* [WRITTEN INSTRUCTION]: Update the stretch of the data from the line containing "What is the" through the end, replacing "more elevated" with "higher" and leaving everything else unchanged.

* [PROVIDED DATA]:
****
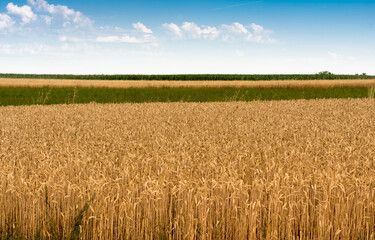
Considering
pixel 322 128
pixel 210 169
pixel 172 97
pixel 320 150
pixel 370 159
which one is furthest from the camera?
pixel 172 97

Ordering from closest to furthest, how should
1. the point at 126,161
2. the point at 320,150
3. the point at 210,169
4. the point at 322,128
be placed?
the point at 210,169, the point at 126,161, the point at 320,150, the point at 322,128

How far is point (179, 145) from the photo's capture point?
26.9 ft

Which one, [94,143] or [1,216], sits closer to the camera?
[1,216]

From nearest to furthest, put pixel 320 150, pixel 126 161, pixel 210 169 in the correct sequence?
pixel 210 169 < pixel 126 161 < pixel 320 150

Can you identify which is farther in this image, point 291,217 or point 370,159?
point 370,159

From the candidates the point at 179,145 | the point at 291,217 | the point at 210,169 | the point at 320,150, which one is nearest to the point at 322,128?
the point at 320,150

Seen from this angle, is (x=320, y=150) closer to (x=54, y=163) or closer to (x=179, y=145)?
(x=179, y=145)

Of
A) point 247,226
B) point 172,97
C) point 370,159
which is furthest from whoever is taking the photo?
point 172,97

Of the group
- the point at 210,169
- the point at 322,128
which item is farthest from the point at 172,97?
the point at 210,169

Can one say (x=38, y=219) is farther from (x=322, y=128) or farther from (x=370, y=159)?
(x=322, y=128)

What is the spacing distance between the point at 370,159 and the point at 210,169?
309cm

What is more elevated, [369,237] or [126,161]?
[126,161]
****
* [ANSWER FOR THIS EXERCISE]:
What is the spacing distance between the point at 370,159 and the point at 210,169?
309cm

What is higher, [369,237] or [126,161]?
[126,161]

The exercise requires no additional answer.